Une tentative de blog à plusieurs mains. Pour réunir des trucs qu’on ne voudrait pas montrer à nos grand-mères mais qu’on prend plaisir à faire quand même.
Vous savez, ces trucs au fond d’une cave ou sous une couette, ces trucs qui nécessitent un sécateur, des allumettes ou de la vaseline, ces trucs chauds et humides, toujours meilleurs à plusieurs qu’en solitaire : se moucher dans ses doigts, dire des gros mots, jouer à touche pipi, disséquer le chat du voisin…et rire, évidemment.

11 août 2011

Sortir de ce corps : une proposition épilogale (par Açir Tanaka)

Je portais une robe fluide, boutonnée sur le devant et, à travers la minceur du tissu, le soleil réchauffait ma peau. Je n’avais pas de maillot de bain – d’ailleurs, je détestais me baigner – et me contentais de regarder les nageurs d’un air distrait. Puis l’inattendu advint, comme dans un improbable scénario. Il sortit de la piscine, l’eau dégoulinait sur son corps parfait, musclé sans excès, hâlé sans être tanné et nos yeux se croisèrent. Les siens étaient clairs, évidemment, vert pâle, contrastant suavement avec le bronzage de sa carnation, ses cheveux bruns perlaient de gouttelettes. Il s’approcha de moi dans un ralenti cinématographique, le souffle me manquait, il me sourit, la lumière se refléta sur ses dents parfaites en un éclat étincelant digne du cinémascope d’antan. Je nageais en pleine irréalité, j’étais la vedette d’un film écrit pour ma seule gloire, il était le jeune premier, celui que toutes les femmes remarquaient, celui que toutes les femmes m’envieraient. En toute logique devait bientôt apparaître un coucher de soleil romantique et nous marcherions ensemble, main dans la main, vers notre destinée et notre bonheur.

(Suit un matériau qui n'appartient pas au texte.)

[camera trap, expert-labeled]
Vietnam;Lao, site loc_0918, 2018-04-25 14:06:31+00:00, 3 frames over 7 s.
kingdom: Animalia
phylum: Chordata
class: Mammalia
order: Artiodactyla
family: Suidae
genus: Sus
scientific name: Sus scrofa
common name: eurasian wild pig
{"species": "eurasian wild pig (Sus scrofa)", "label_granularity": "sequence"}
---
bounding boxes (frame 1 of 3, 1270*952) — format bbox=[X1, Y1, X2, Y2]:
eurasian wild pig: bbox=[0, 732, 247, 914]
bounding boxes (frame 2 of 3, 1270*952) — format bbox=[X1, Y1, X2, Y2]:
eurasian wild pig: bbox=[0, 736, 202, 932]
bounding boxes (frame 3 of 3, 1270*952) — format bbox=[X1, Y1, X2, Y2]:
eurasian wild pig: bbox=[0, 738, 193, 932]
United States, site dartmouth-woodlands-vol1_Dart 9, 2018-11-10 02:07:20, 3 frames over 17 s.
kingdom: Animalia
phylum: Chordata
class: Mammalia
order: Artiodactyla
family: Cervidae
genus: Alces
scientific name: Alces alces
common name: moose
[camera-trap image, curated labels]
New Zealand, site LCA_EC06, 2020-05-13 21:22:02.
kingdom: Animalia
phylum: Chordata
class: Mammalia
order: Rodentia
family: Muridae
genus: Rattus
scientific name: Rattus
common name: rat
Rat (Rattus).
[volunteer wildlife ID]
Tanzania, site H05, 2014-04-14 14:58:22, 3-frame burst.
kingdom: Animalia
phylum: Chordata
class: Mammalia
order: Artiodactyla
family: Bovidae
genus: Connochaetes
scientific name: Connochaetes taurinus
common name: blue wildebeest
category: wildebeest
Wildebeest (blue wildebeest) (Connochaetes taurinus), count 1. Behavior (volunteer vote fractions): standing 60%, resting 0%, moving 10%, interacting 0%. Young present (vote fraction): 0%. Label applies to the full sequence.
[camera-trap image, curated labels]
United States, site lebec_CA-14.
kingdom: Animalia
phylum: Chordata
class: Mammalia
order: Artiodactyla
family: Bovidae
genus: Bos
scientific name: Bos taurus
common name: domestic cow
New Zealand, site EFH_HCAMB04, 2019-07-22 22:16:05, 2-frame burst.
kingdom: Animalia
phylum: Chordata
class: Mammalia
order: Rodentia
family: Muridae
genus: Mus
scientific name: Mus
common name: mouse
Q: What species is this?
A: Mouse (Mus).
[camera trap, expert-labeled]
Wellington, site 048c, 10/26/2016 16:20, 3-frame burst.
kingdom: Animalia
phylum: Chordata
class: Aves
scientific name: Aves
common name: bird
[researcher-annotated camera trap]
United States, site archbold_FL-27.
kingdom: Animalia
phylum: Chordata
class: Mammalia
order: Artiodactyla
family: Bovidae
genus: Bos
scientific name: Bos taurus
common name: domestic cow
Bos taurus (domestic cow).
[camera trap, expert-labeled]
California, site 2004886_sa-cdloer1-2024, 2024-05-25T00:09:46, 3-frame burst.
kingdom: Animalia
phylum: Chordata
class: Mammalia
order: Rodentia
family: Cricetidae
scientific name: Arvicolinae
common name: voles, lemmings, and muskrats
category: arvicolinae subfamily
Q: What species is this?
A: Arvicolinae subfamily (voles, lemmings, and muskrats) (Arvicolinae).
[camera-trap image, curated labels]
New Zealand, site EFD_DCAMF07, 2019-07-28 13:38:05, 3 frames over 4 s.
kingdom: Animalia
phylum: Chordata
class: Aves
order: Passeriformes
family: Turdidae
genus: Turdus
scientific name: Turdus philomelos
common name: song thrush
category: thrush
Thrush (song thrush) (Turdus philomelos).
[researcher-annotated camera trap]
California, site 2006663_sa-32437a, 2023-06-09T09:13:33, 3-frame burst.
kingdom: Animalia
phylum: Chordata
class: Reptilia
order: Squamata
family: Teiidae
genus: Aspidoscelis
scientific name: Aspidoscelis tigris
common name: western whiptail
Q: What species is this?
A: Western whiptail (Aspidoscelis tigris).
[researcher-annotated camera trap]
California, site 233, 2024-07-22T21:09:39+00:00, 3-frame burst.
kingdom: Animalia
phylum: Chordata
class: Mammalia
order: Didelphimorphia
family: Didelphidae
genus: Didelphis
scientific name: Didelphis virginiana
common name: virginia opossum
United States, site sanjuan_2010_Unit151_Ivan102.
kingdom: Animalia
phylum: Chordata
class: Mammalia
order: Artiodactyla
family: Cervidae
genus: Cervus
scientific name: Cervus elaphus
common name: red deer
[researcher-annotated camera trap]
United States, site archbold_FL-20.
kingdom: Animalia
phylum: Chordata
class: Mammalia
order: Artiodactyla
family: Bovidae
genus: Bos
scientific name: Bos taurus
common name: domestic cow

Barbara, sors de ce corps !
Il s’approcha donc de moi dans un ralenti cinématographique, le souffle me manquait toujours, il me sourit tandis que mes lèvres restaient figées, il effleura délicatement ma joue, puis mon épaule – il n’y avait plus un bruit autour de nous, le monde avait cessé d’exister. D’ailleurs, qu’était le monde sans nous ? Il saisit avec délicatesse ma main et la porta à ses lèvres en un délicieux baiser, j’étais déjà conquise (et pour être honnête assez excitée). Il saisit donc ma main et, de façon imprévisible (de moi au moins) la plaqua sur son entre-jambe – la ténuité de son maillot de bain ne pouvait dissimuler qu’il bandait comme un cerf mais le contact de ma main accrut encore sa rectitude et je sentis son gland pointer hors du trop exigu vêtement. Brusquement, il me repoussa vers le cabanon où étaient remisés parasols et chaises longues, referma la porte derrière nous et arracha sans préambule tous les boutons de ma robe qui cliquetèrent sur le sol. Quelques matelas pneumatiques gisaient sur le plancher de la resserre et il m’y bascula, fit subir à ma culotte le même sort qu’à ma robe et me besogna sans préliminaires. Si l’on m’avait décrit une telle scène, j’aurais été horrifiée, moi qui me plongeais avec délice dans les romans à l’eau de rose. Mais, dit-on avec quelque raison, la réalité dépasse souvent la fiction et, en l’occurrence, je mouillais comme une folle tandis que lui, tout à son affaire, avait posé une main sur ma bouche pour faire taire mes cris de plaisir. J’étais si émoustillée que je jouis plusieurs fois avant qu’il ne s’épanchât en moi, ce qui, pourtant, ne dut guère prendre de temps ; nous étions dans l’urgence de la volupté. Enfin, il se retira, son regard était un peu flou, comme celui d’un saint-bernard, et ce parallèle canin prit tout son sens lorsqu’il posa sa main sur mon sexe entrouvert et, dans un léger geste qui m’électrisa, récolta le fruit conjugué de mes exsudats et de son éjaculat sur ses doigts qu’il porta ensuite à sa bouche et lécha tel un chien, qu’il était sans doute. L’odeur de sexe était si forte qu’elle emplissait le cabanon, mes narines se dilatèrent, j’étais moi aussi un animal, une chienne de fait. Il acheva de suçoter ses doigts avec application, je n’existais déjà plus pour lui, il se leva, rajusta son maillot de bain et sortit, laissant la porte entrebâillée et le bruit de l’extérieur pénétrer jusqu’à moi.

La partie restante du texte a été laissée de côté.